Shutdowns particularly hurting certain sectors Retail hiring fell by 38,000 jobs in January (versus a gain of 135,000 jobs in in December) and transportation and warehousing lost 28,000 jobs in January, on top of 24,000 lost jobs in December. Leisure & hospitality lost another 61,000 jobs in January, after shedding 536,000 jobs in December, although its unemployment rate improved to 15.9% from 16.7% in December. As vaccine distribution becomes more widespread in coming months, employment in these areas should pick up. To that point, temporary employment (an important labor-market leading indicator), added 81,000 jobs in January, up from a gain of 64,000 jobs in December.
K-shaped recovery boosting wages Hourly wages remained elevated at 5.4% year-over-year in both January and December, up from 4.5% in October and November. But these average hourly earnings are somewhat misleading, as lower-wage workers temporarily lost their jobs at a disproportionately higher pace than higher-wage workers who found new employment, causing the overall average wage to increase over the past two months.
Manufacturing and construction soften Manufacturing hiring was much weaker than expected in January, shedding 10,000 jobs (versus an expected gain of 30,000 jobs) after adding 31,000 jobs in December. This is inconsistent with the across-the-board strength we see in manufacturing broadly. At the same time, construction lost 3,000 jobs in January (on the heels of adding 42,000 jobs in December), which is inconsistent with a white-hot housing market at a 14-year high.
Unemployment down for the wrong reasons The household survey rose by 201,000 in January, up nicely from a modest gain of 21,000 jobs in December. But the civilian labor force plunged by 406,000 workers in January, compared with a modest gain of 31,000 jobs in December, as many people gave up looking for work. So, the number of unemployed workers plummeted by 606,000 in January (versus a modest increase of 8,000 in December), but two-thirds of that decline was for the wrong reasons.

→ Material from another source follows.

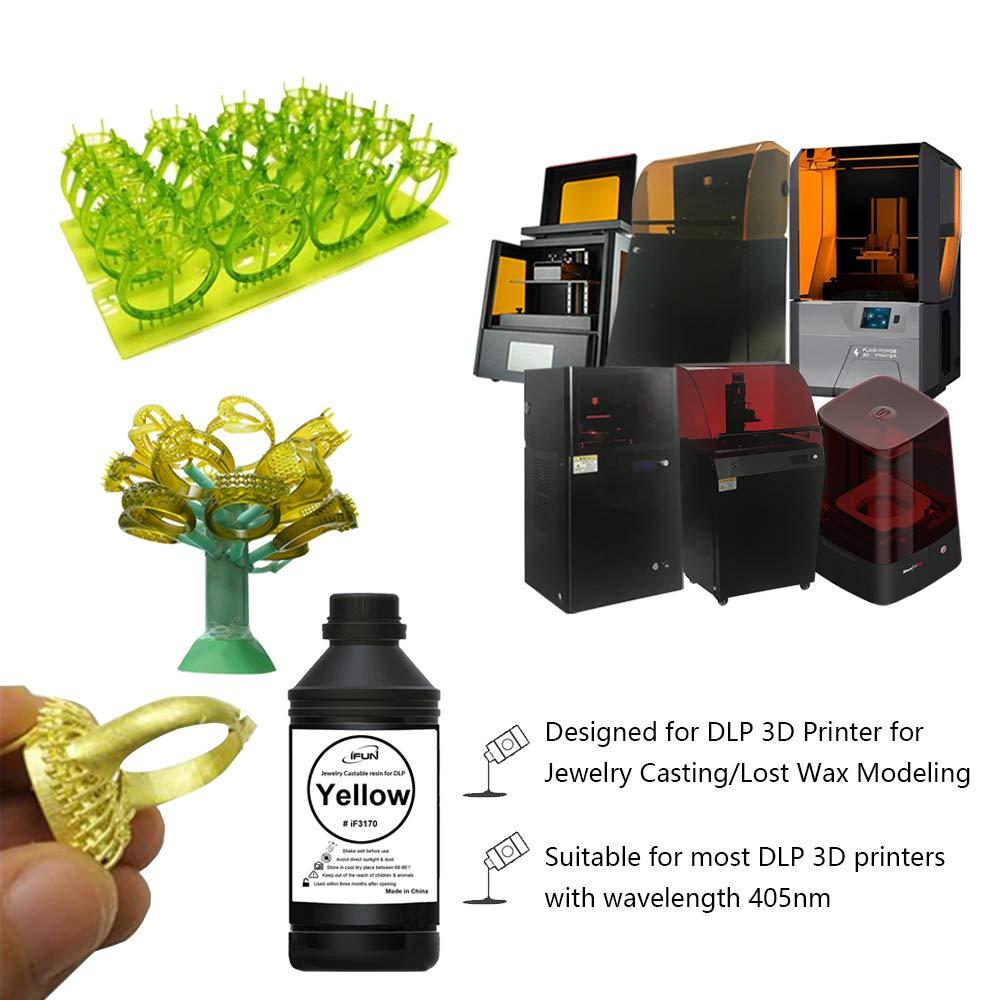 Amazon com: IFUN Jewelry Casting Resin for DLP 3D Printer Lost Wax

As a result, the overall unemployment rate (U-3) fell to 6.3% in January from 6.7% in December, sharply below its peak in April at 14.7% (the single worst month for the labor market since record-keeping began in 1939). Similarly, the labor impairment rate (U-6, known as the underemployment rate) is a better and broader barometer of the labor market because it includes both part-time and discouraged workers. It declined to 11.1% in January from 11.7% in December and a record high of 22.8% in April. Finally, the labor force participation rate slipped to 61.4% in January from 61.5% in December, still well above its trough of 60.2% in April, which was a 47-year low.